### Required action:
Every entry must appear in the output exactly as it does here.

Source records
>>>>
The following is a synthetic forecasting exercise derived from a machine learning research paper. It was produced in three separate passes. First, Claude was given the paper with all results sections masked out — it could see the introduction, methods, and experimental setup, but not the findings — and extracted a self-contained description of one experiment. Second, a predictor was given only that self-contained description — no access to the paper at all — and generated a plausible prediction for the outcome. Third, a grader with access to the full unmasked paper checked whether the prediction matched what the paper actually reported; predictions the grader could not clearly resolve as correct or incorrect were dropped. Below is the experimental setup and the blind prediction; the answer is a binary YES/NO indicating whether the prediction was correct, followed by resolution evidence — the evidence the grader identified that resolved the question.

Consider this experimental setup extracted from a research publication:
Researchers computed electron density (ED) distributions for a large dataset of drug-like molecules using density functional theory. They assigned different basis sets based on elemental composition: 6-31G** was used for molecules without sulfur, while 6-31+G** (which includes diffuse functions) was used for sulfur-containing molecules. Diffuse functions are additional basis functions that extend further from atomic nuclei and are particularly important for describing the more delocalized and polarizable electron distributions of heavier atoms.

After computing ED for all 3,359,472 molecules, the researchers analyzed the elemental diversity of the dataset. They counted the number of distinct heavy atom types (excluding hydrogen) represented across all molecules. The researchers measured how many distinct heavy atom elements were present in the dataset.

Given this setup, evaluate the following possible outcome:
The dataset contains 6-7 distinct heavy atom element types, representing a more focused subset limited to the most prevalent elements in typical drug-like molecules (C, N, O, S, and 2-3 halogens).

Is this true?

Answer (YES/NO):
<<<<
### Answer:
The following is a synthetic forecasting exercise derived from a machine learning research paper. It was produced in three separate passes. First, Claude was given the paper with all results sections masked out — it could see the introduction, methods, and experimental setup, but not the findings — and extracted a self-contained description of one experiment. Second, a predictor was given only that self-contained description — no access to the paper at all — and generated a plausible prediction for the outcome. Third, a grader with access to the full unmasked paper checked whether the prediction matched what the paper actually reported; predictions the grader could not clearly resolve as correct or incorrect were dropped. Below is the experimental setup and the blind prediction; the answer is a binary YES/NO indicating whether the prediction was correct, followed by resolution evidence — the evidence the grader identified that resolved the question.

Consider this experimental setup extracted from a research publication:
Researchers computed electron density (ED) distributions for a large dataset of drug-like molecules using density functional theory. They assigned different basis sets based on elemental composition: 6-31G** was used for molecules without sulfur, while 6-31+G** (which includes diffuse functions) was used for sulfur-containing molecules. Diffuse functions are additional basis functions that extend further from atomic nuclei and are particularly important for describing the more delocalized and polarizable electron distributions of heavier atoms.

After computing ED for all 3,359,472 molecules, the researchers analyzed the elemental diversity of the dataset. They counted the number of distinct heavy atom types (excluding hydrogen) represented across all molecules. The researchers measured how many distinct heavy atom elements were present in the dataset.

Given this setup, evaluate the following possible outcome:
The dataset contains 6-7 distinct heavy atom element types, representing a more focused subset limited to the most prevalent elements in typical drug-like molecules (C, N, O, S, and 2-3 halogens).

Is this true?

Answer (YES/NO):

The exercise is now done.